Prove that if all vertices have degree at least two then $G$ contains a cycle.
Here is the proof, but please correct me if wrong :
We assume $G$ is simple and let $P$ be the longest path $=v_0v_1v_2\ldots v_{a-1}v_a$.
As it is given that the degree of $v_a$ is even ,then $v_a$ must have $\mathbf{2}$ neigbors; one of them is $v_{a-1}$ and the other must be any $v$ in the Graph $G$, so $v=v_i$, where $i$ is any integer between $0$ and $a-2$ : $0\leq i \leq(a-2)$ #
Please correct me if I am wrong, and sorry for any mistakes.
Best Answer
The idea is right, but there’s a small mistake, and there are a couple of places where you could be a little clearer.
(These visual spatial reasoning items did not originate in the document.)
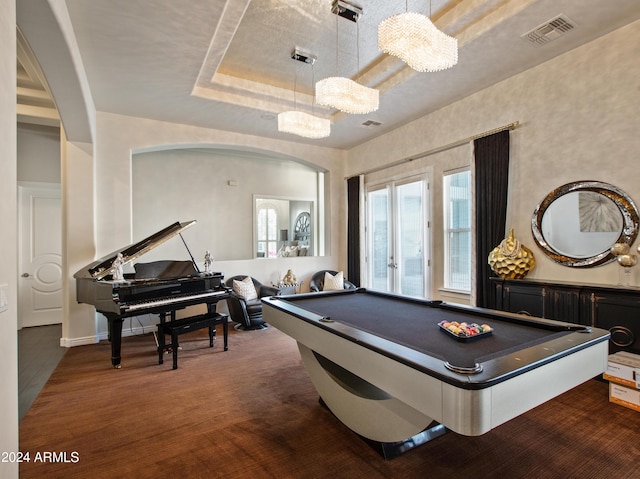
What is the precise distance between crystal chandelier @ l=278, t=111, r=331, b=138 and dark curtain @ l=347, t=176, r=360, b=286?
2.83 metres

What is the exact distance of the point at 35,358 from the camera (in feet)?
13.3

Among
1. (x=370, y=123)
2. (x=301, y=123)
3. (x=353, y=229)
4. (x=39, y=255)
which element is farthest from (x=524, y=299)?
(x=39, y=255)

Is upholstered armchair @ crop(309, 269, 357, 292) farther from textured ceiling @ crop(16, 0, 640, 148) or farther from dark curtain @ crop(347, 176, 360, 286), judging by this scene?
textured ceiling @ crop(16, 0, 640, 148)

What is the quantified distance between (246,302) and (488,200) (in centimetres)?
376

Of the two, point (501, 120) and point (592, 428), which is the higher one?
point (501, 120)

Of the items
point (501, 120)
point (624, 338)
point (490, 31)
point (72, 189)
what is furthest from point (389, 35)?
point (72, 189)

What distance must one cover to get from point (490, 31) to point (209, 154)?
5.24 meters

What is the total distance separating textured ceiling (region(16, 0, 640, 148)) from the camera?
2.83 meters

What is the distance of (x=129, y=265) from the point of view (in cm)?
503

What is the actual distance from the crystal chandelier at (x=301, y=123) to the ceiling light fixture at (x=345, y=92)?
22.6 inches

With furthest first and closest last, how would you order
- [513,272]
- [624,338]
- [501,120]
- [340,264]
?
[340,264]
[501,120]
[513,272]
[624,338]

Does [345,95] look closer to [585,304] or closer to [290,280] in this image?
[585,304]

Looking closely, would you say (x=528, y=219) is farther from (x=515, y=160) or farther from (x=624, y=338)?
(x=624, y=338)

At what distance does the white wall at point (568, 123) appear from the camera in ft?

You don’t know that the degree of $v_a$ is even: it’s quite possible that $\deg v_a$ is odd. You do know, however, that $\deg v_a\ge 2$, which is all that you need. Then you can say that $v_a$ must be adjacent to at least one vertex $v$ that is not $v_{a-1}$. At that point you really should say a little more than you did: you should point out that if $v\notin\{v_0,\ldots,v_{a-2}\}$, then we could extent the path $P$ to $v$. However, $P$ was chosen to be of maximal length, so this is impossible, and therefore $v\in\{v_0\ldots,v_{a-2}\}$. Thus, if $v=v_i$, then $v_iv_{i+1}\ldots v_av_i$ is a cycle.